Problem to solve – Looking at the entries underneath, work out how many lines contain "scheduled". Write only that number.

Data to use –
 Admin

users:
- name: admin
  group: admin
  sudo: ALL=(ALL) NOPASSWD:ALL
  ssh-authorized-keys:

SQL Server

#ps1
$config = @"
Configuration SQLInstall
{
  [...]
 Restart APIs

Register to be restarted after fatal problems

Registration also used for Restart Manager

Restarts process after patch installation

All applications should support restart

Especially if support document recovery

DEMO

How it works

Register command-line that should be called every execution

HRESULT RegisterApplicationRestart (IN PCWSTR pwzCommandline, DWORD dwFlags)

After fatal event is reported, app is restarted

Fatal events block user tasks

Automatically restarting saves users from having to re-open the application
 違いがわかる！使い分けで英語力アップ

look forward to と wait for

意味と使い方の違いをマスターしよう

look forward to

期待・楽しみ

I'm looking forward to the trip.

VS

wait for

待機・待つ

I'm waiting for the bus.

---

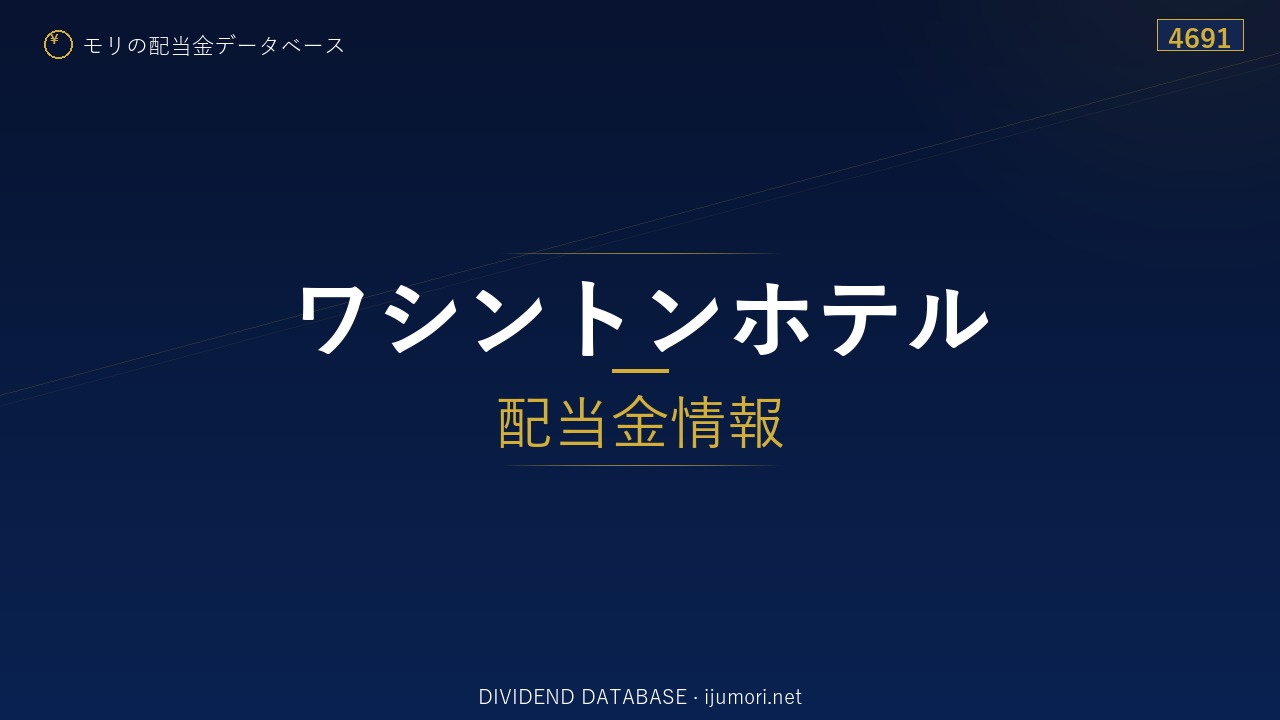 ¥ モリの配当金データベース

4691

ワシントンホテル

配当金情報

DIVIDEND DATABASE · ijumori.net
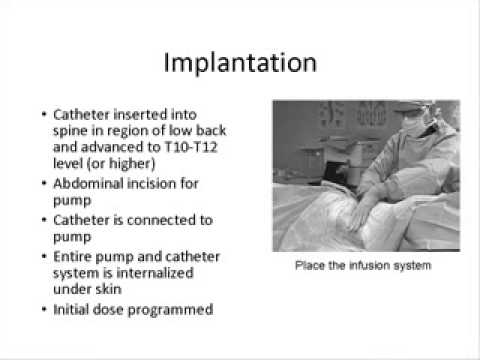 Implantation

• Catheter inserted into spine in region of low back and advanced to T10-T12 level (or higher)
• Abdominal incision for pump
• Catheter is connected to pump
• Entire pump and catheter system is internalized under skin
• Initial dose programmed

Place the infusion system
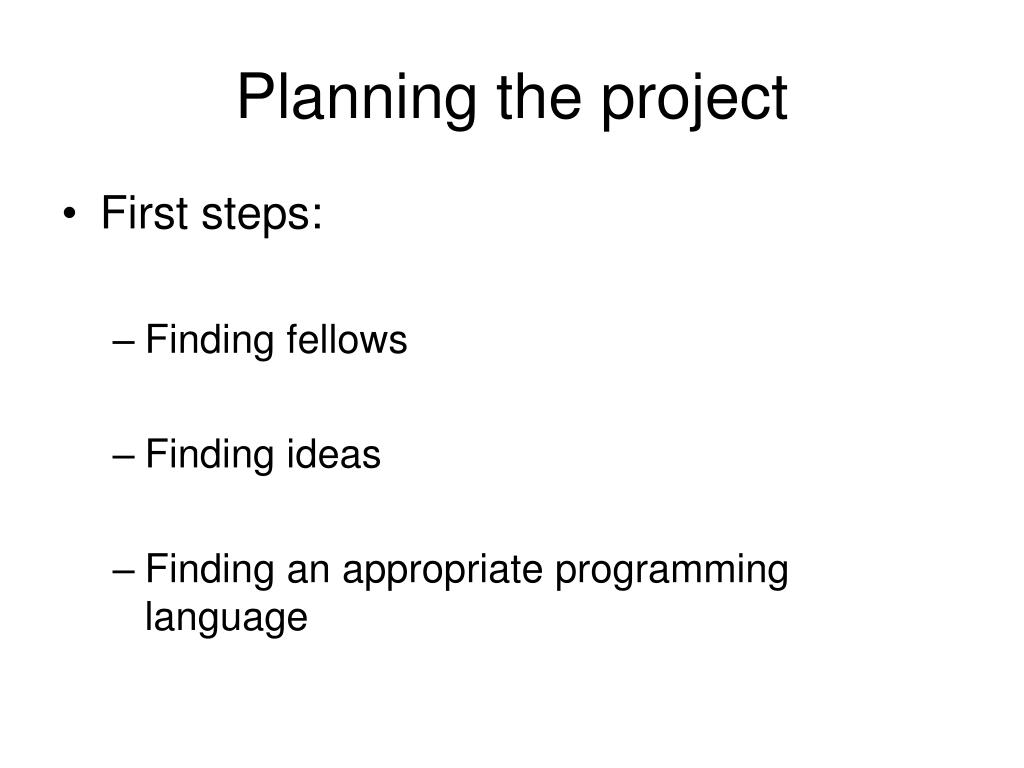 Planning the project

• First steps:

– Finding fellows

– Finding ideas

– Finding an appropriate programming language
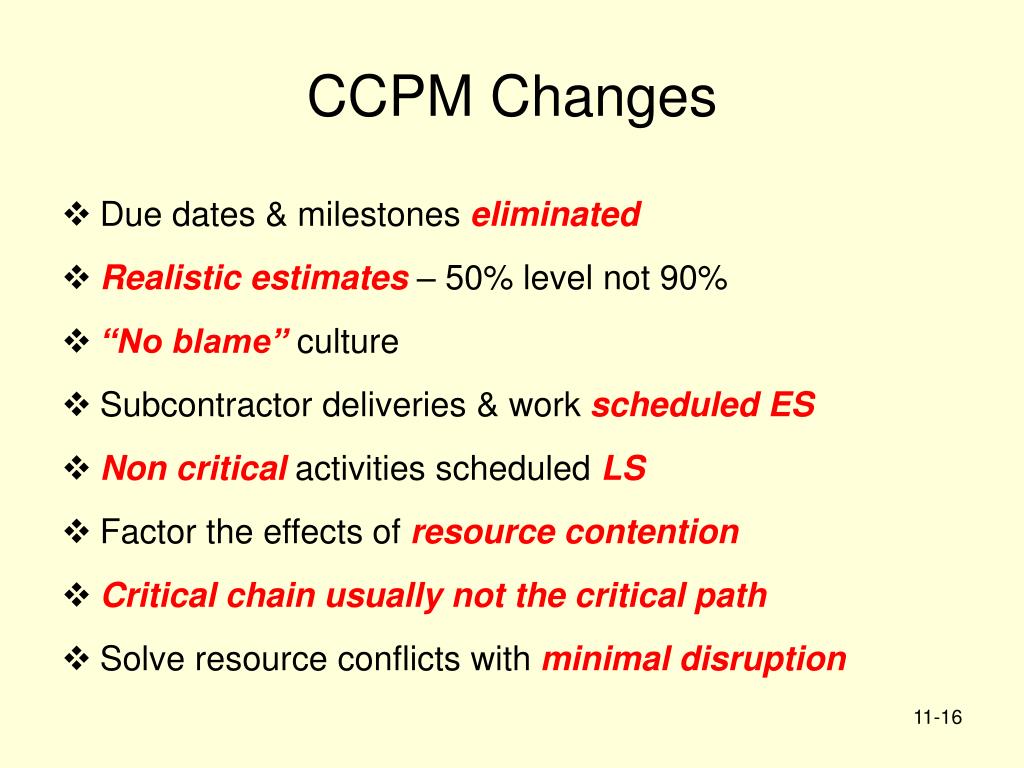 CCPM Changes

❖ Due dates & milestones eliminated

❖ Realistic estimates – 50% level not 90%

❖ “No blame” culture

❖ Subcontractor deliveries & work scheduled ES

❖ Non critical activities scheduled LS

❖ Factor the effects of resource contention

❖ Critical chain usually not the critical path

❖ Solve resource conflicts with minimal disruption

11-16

Output of the task – 2